[Reading passage]:

My 944 NA has been running perfectly on Megasquirt for almost 4 years, the build thread is here. I chose the MicroSquirt Module as the heart of this ECU because I'm familiar with the functionality and it's a great value for the money. This ECU is going into an NA 944 that has been turbocharged using a homemade kit, so it's designed to utilize as much of the factory setup as possible without being utterly useless as a standalone. I considered options such as Speeduino but the MS is home turf for me without being that much more expensive. This ECU would work on a NA 944 or a 951, provided that the end user configures the settings correctly.

So without further ado, here is my recipe. I may edit this post in the future to provide more detail, but none of this stuff is hard to find. This is for the components inside the ECU, I will cover the outside parts at a later time.

• Donor/dead DME. I am using an early 944 DME, this part should cost you little to nothing if it's dead. I like the early DME because of its construction, it's very solid and the case is thicker. You will see later on in the build how the case features are used to accommodate internal components.
• MicroSquirt Module. I got mine from DIYAutoTune for around $250 on sale. This is the majority of the cost. It comes as just a SMD board, no harness and no frills. However, it offers equivalent functionality of the cased MicroSquirt unit once it's adapted to the rest of the ECU. Think of it as the brain. Dougs951S has been using the Micro on his modified 951 for years and I have been running it on my NA - it's more than capable of delivering the goods for a boosted or naturally aspirated car.
• General electronic supplies. These are dirt cheap:
  • The Micro utilizes standard 0.1" spaced headers (2.54mm). The primary input/output header is 2 rows of 25 pins, so you can use AMP 7-534206-5. I would recommend getting some other header pins as well, you can snap them apart to make them the right size as you need them.
  • Get some good rosin core leaded solder and make sure you have a half decent soldering iron. I got my Weller soldering station for around $40 shipped.
  • Desoldering wick. When you **** up, you can easily soak up the solder from the board without getting it everywhere.

[Work to be completed]:
Write out the ECU build post starting at "My 944 NA has" and ending at "the settings correctly.", swapping "Speeduino" for "rusEFI". None of the material is needed for working with the ECU build post.

[Input data]:
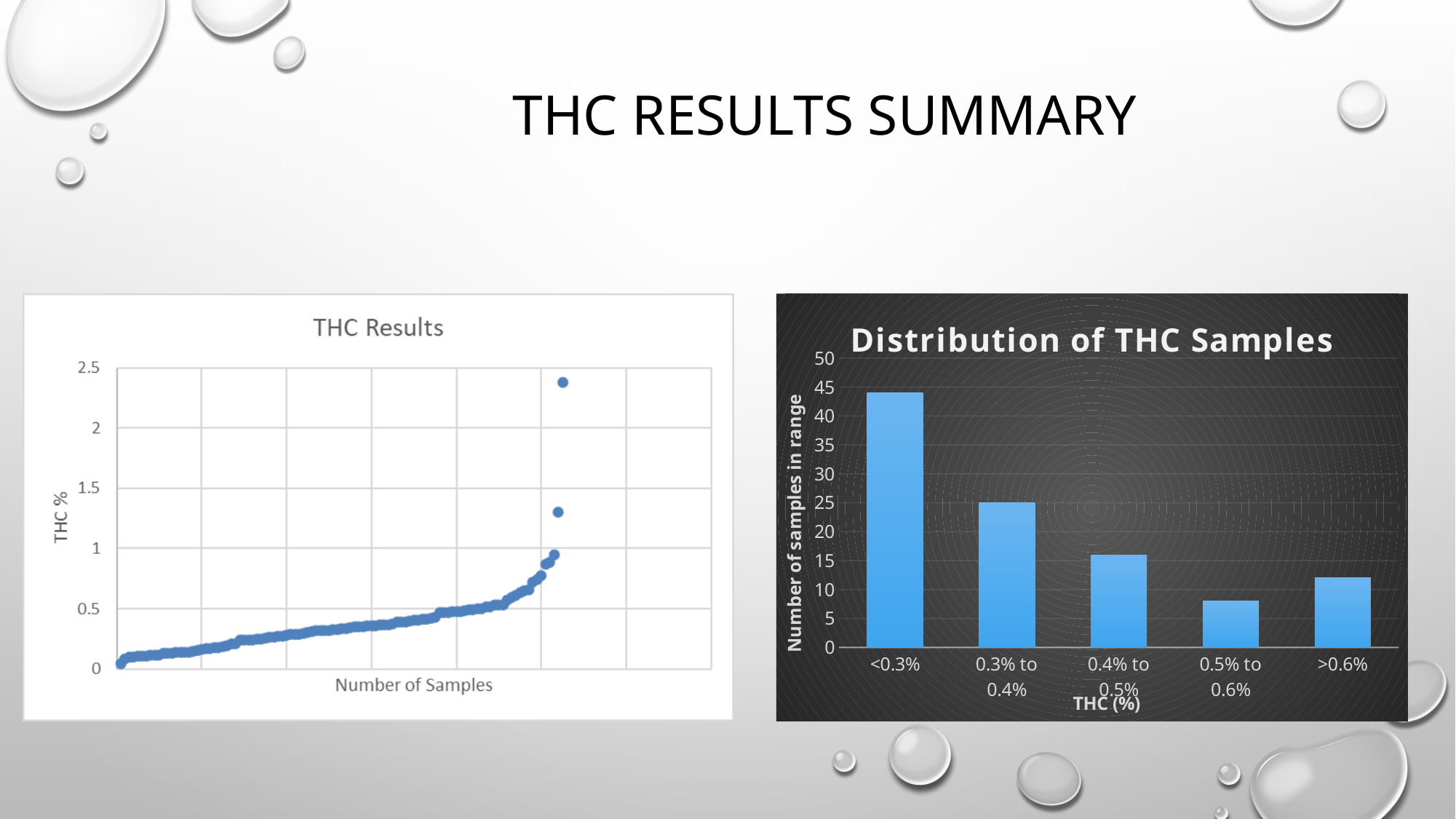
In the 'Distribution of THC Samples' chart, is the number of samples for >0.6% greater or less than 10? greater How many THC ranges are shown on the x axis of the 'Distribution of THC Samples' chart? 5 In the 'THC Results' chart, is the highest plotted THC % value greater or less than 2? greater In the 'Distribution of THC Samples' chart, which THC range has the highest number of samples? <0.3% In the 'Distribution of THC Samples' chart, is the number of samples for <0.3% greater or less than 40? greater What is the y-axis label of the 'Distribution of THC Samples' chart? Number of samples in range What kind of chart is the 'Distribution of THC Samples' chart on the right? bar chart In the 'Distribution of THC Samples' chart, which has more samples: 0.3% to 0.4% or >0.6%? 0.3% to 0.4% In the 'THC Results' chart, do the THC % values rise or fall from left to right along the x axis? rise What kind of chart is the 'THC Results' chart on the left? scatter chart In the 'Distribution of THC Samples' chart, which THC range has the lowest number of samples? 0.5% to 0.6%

[Solution to this task]:
My 944 NA has been running perfectly on Megasquirt for almost 4 years, the build thread is here. I chose the MicroSquirt Module as the heart of this ECU because I'm familiar with the functionality and it's a great value for the money. This ECU is going into an NA 944 that has been turbocharged using a homemade kit, so it's designed to utilize as much of the factory setup as possible without being utterly useless as a standalone. I considered options such as rusEFI but the MS is home turf for me without being that much more expensive. This ECU would work on a NA 944 or a 951, provided that the end user configures the settings correctly.